Matières premières

La Côte d’Ivoire lance deux nouvelles usines de transformation du cacao


AFP le 23/09/2020 à 11:40

La Côte d'Ivoire a lancé mardi la construction de deux nouvelles usines de transformation du cacao, dont elle est le premier producteur mondial, à Abidjan et San Pedro, le grand port cacaoyer du sud-ouest du pays, avec un financement chinois.

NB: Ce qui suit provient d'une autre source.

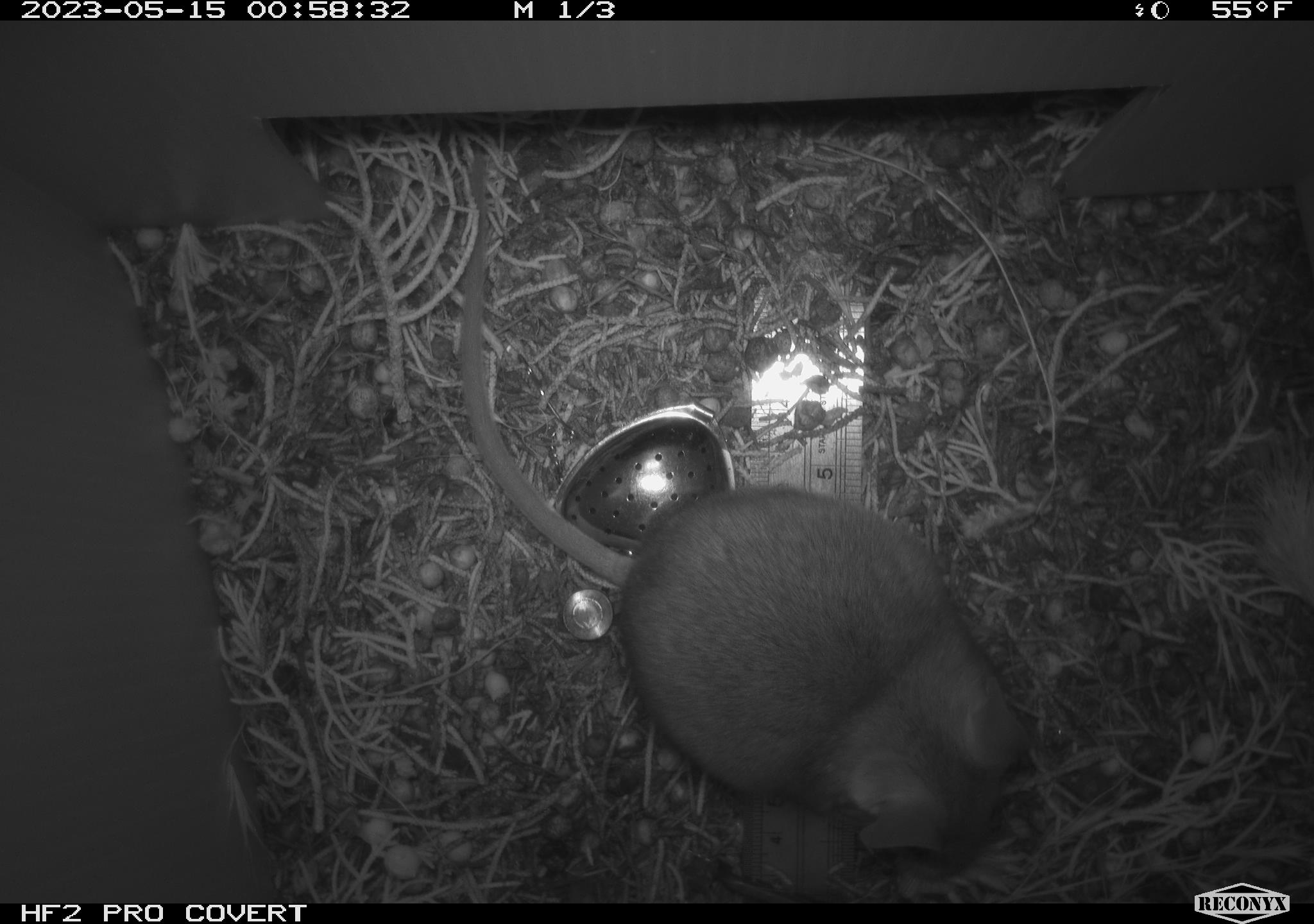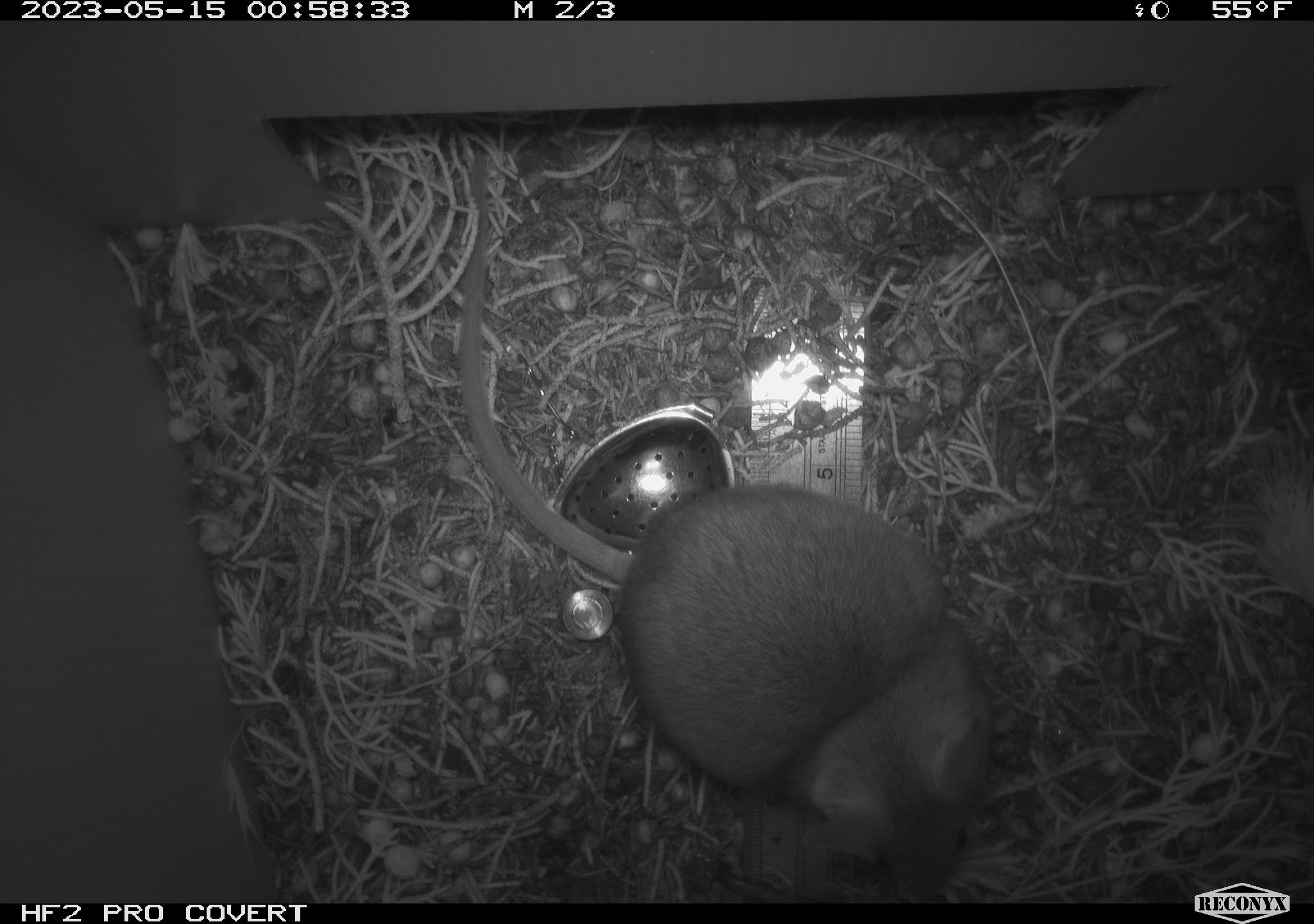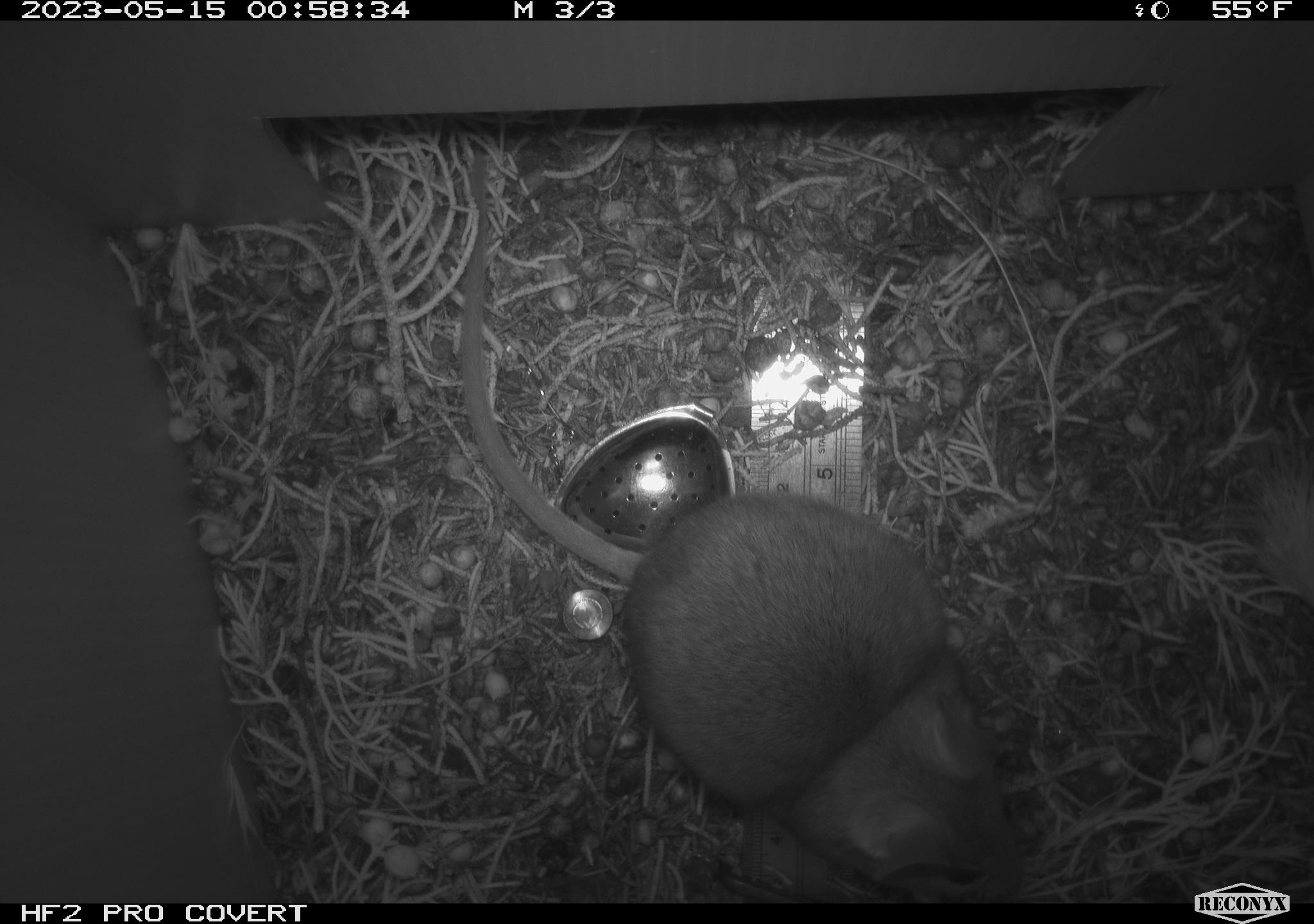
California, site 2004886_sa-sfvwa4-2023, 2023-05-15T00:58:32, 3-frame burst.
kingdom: Animalia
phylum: Chordata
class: Mammalia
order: Rodentia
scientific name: Rodentia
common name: mouse species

Le président Alassane Ouattara, en campagne pour sa réélection à un troisième mandat controversé à l’élection présidentielle du 31 octobre, a posé la première pierre de l’usine d’Abidjan, qui comme celle de San Pedro aura une capacité de 50 000 tonnes par an, selon les autorités. L’objectif est d’augmenter sa part de valeur ajoutée dans la filière cacaoyère pour ce pays d’Afrique de l’Ouest, qui ne transforme actuellement qu’un quart, soit 500 000 tonnes, de sa production annuelle d’environ deux millions de tonnes de fèves de cacao, en pâte de cacao pour l’exportation et la fabrication de chocolat.

L’objectif des autorités est donc de porter cette capacité à 600 000 tonnes, puis à un million de tonnes par an à terme, selon Yves Koné, le directeur général du Conseil Café Cacao, l’organisme public ivoirien qui gère la filière et qui sera l’opérateur des deux usines, dont le capital sera ouvert aux capitaux privés ultérieurement.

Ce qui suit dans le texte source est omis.